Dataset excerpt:
+ + + + +

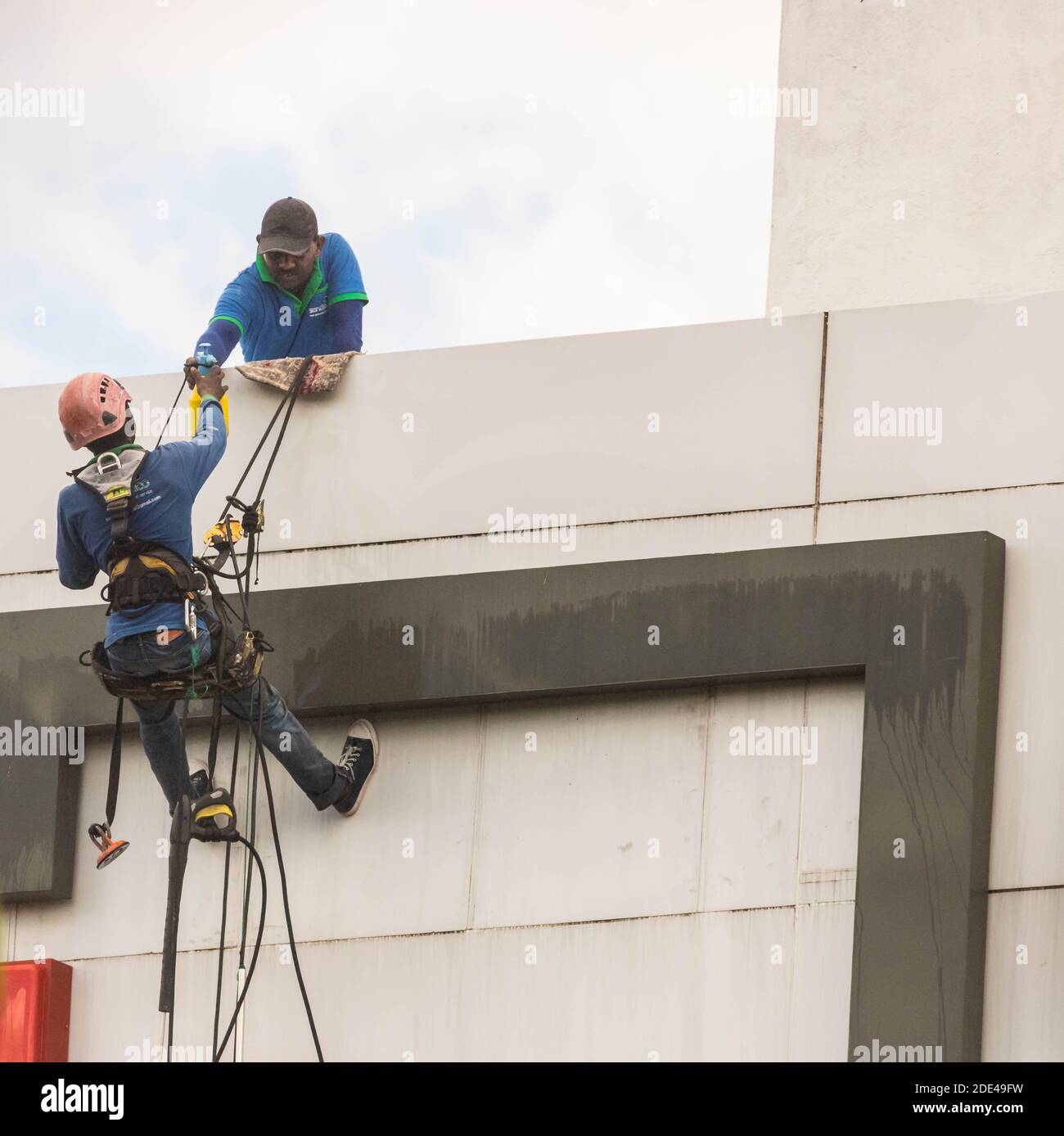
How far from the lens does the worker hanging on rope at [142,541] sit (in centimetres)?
922

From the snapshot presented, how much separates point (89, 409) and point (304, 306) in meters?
2.32

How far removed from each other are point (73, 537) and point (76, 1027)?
91.3 inches

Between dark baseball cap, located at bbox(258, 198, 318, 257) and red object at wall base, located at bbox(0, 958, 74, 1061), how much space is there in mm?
3660

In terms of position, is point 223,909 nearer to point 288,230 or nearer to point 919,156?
point 288,230

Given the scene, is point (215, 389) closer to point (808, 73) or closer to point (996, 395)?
point (996, 395)

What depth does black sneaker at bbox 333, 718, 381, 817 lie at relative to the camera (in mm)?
10008

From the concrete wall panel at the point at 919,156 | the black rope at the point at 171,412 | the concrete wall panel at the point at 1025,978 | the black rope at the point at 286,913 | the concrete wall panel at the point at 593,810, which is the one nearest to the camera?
the concrete wall panel at the point at 1025,978

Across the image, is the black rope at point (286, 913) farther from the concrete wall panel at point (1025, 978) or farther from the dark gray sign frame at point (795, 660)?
the concrete wall panel at point (1025, 978)

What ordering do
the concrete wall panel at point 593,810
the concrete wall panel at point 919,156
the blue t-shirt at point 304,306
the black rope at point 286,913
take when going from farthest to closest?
the concrete wall panel at point 919,156 < the blue t-shirt at point 304,306 < the black rope at point 286,913 < the concrete wall panel at point 593,810

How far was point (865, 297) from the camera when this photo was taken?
13273 mm

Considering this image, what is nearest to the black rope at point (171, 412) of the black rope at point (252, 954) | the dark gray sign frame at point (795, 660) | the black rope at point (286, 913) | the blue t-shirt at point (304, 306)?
the blue t-shirt at point (304, 306)

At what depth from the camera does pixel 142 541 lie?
9.31 metres

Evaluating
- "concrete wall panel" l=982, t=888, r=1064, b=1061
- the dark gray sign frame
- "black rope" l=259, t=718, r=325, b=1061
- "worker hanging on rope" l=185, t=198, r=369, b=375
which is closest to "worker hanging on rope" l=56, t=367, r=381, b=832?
"black rope" l=259, t=718, r=325, b=1061

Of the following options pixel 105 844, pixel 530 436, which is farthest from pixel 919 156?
pixel 105 844
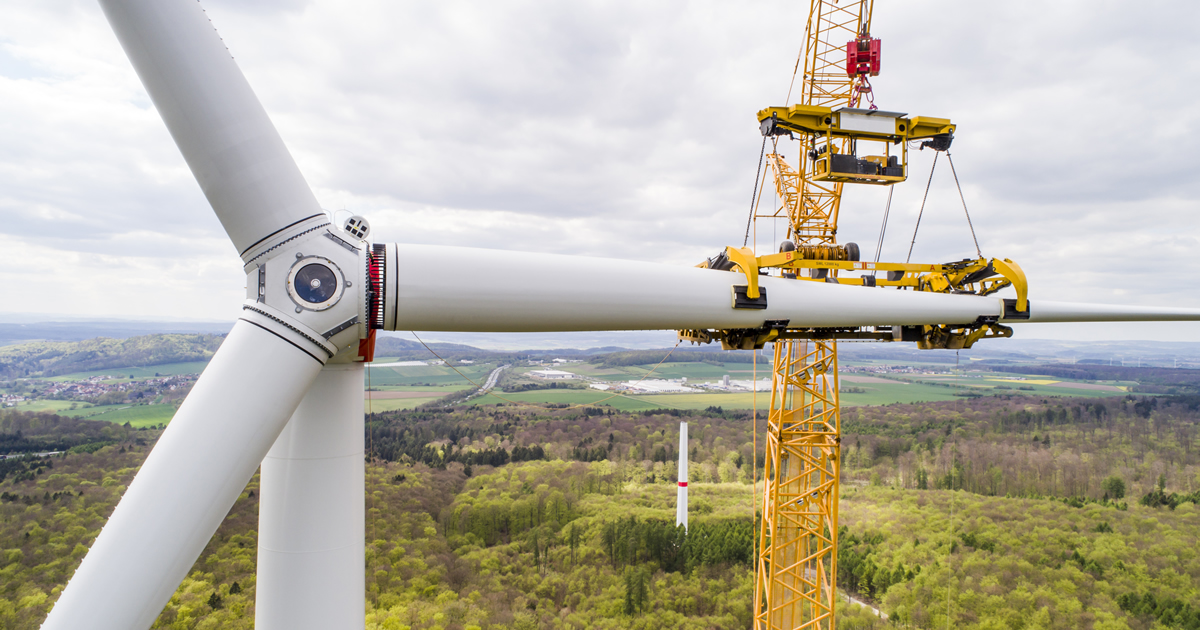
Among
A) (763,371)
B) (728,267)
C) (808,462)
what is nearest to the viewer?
(728,267)

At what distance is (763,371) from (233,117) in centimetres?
2479

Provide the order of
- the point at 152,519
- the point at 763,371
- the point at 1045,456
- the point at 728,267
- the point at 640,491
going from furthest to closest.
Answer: the point at 1045,456 < the point at 640,491 < the point at 763,371 < the point at 728,267 < the point at 152,519

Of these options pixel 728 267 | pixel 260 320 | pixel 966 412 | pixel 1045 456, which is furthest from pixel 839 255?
pixel 966 412

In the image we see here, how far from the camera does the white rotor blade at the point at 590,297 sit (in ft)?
15.0

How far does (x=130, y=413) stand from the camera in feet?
203

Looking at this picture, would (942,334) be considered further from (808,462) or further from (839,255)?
(808,462)

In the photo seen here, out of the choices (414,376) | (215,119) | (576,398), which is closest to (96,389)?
(414,376)

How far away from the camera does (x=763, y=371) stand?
85.8ft

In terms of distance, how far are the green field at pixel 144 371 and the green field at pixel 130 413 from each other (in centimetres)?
369

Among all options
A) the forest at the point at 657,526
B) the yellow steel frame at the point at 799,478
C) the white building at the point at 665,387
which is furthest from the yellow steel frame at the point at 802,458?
the white building at the point at 665,387

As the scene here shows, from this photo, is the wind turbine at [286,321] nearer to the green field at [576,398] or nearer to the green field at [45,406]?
the green field at [45,406]

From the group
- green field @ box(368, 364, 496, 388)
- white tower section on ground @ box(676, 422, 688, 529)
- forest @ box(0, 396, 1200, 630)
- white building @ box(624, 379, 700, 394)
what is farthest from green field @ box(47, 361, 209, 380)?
white building @ box(624, 379, 700, 394)

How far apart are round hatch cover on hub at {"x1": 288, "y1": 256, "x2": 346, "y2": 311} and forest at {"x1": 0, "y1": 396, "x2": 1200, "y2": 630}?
28126 millimetres

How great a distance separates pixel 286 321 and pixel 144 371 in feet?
267
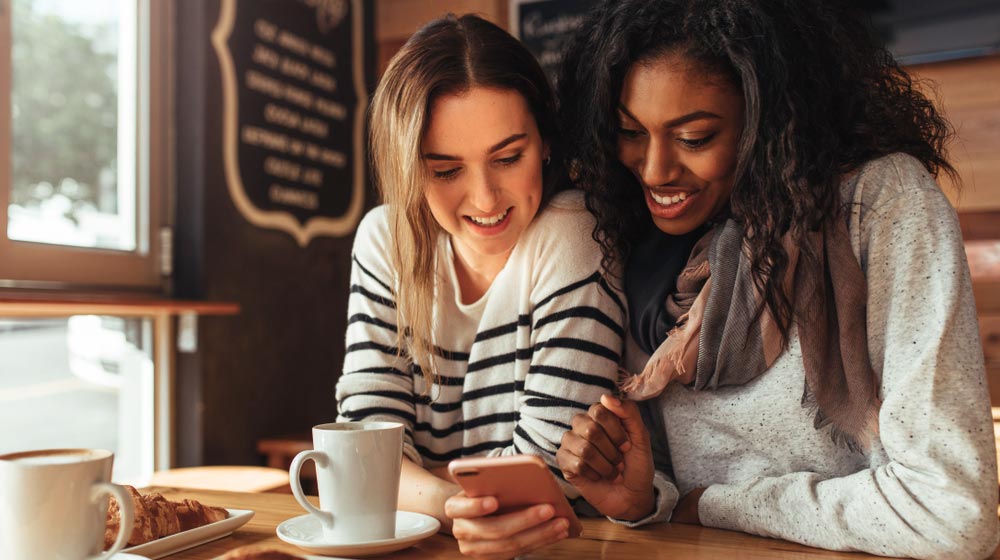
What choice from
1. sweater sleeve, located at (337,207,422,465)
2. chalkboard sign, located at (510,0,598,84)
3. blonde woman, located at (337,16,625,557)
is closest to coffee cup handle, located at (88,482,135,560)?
blonde woman, located at (337,16,625,557)

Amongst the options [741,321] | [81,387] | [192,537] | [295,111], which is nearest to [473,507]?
[192,537]

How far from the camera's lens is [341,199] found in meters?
3.08

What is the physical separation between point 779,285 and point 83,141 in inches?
76.7

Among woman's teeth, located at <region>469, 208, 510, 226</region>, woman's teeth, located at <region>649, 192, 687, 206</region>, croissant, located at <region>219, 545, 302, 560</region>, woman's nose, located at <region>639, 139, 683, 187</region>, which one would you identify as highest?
woman's nose, located at <region>639, 139, 683, 187</region>

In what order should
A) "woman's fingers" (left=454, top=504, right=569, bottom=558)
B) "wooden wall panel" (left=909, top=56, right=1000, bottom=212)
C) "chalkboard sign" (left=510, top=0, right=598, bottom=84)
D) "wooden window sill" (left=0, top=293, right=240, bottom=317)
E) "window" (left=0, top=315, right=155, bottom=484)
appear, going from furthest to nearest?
"chalkboard sign" (left=510, top=0, right=598, bottom=84), "wooden wall panel" (left=909, top=56, right=1000, bottom=212), "window" (left=0, top=315, right=155, bottom=484), "wooden window sill" (left=0, top=293, right=240, bottom=317), "woman's fingers" (left=454, top=504, right=569, bottom=558)

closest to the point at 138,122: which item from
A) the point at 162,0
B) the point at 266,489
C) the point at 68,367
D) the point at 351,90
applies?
the point at 162,0

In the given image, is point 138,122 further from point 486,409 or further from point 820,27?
point 820,27

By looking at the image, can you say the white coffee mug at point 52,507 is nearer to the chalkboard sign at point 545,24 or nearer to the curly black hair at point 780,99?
the curly black hair at point 780,99

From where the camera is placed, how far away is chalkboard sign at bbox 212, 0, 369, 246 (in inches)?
102

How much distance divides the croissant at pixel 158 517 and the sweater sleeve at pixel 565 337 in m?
0.38

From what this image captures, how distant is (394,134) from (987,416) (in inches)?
28.7

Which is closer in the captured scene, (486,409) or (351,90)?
(486,409)

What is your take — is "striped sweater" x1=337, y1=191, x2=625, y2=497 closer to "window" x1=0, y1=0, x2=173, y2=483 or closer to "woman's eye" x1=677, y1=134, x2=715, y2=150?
"woman's eye" x1=677, y1=134, x2=715, y2=150

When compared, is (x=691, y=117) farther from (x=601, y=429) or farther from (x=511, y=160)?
(x=601, y=429)
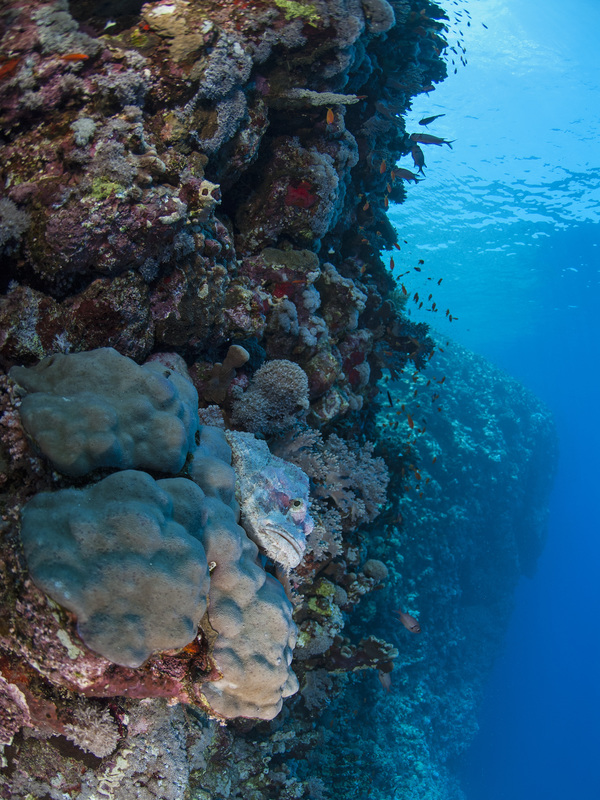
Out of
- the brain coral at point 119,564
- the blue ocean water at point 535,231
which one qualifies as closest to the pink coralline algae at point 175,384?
the brain coral at point 119,564

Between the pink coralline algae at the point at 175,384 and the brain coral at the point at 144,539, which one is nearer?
the brain coral at the point at 144,539

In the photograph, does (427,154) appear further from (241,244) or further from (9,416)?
(9,416)

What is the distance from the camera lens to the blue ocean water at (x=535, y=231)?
25.7m

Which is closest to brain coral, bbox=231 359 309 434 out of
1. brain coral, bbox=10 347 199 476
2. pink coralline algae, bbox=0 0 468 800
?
pink coralline algae, bbox=0 0 468 800

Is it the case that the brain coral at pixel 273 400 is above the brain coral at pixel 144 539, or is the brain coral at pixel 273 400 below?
below

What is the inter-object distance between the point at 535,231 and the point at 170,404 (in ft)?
150

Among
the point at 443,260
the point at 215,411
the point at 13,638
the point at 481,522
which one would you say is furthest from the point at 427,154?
the point at 13,638

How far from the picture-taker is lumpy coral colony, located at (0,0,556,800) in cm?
189

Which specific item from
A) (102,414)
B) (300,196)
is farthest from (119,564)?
(300,196)

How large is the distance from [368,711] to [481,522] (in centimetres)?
1007

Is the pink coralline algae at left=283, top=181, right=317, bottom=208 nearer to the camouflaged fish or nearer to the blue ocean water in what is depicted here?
the camouflaged fish

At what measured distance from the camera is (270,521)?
307 centimetres

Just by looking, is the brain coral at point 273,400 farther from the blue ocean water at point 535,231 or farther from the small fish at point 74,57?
the blue ocean water at point 535,231

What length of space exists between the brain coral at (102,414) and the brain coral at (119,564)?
17 cm
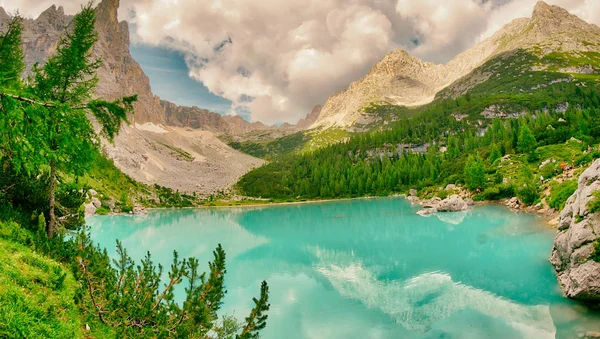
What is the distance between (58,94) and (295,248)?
4061 centimetres

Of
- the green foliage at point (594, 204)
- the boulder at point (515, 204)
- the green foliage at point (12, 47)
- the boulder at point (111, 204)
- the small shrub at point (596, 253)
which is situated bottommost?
the boulder at point (111, 204)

+ + + + +

BRIEF: Reproduce the records word for word, starting at the beginning of the records and ending after the line that contains "9.31 metres". Omit the pictures.

COMPLETED EXERCISE:
How far from the lens does the worker hanging on rope at [142,541] sit (in centimetres)?
922

From the snapshot presented, how much separates point (89, 409) and point (304, 306) in meters?
2.32

How far removed from each other are point (73, 537) and point (76, 1027)?
91.3 inches

Between dark baseball cap, located at bbox(258, 198, 318, 257) and red object at wall base, located at bbox(0, 958, 74, 1061), how much space is there in mm?
3660

In terms of position, is point 223,909 nearer to point 288,230 or nearer to point 919,156?
point 288,230

Given the scene, is point (215, 389) closer to point (808, 73) or closer to point (996, 395)?
point (996, 395)

What depth does black sneaker at bbox 333, 718, 381, 817 lie at relative to the camera (in mm)?
10008

From the concrete wall panel at the point at 919,156 | the black rope at the point at 171,412 | the concrete wall panel at the point at 1025,978 | the black rope at the point at 286,913 | the concrete wall panel at the point at 593,810, which is the one nearest to the camera?
the concrete wall panel at the point at 1025,978

Across the image, is the black rope at point (286, 913) farther from the concrete wall panel at point (1025, 978) or farther from the dark gray sign frame at point (795, 660)?
the concrete wall panel at point (1025, 978)

What ordering do
the concrete wall panel at point 593,810
the concrete wall panel at point 919,156
the blue t-shirt at point 304,306
the black rope at point 286,913
take when going from farthest to closest?
the concrete wall panel at point 919,156 < the blue t-shirt at point 304,306 < the black rope at point 286,913 < the concrete wall panel at point 593,810

How far was point (865, 297) from the camera when this photo was taken?
13273 mm

Considering this image, what is nearest to the black rope at point (171, 412) of the black rope at point (252, 954) | the dark gray sign frame at point (795, 660) | the black rope at point (286, 913) | the blue t-shirt at point (304, 306)?
the blue t-shirt at point (304, 306)

At what depth from the camera does pixel 142 541 lie?
9.31 metres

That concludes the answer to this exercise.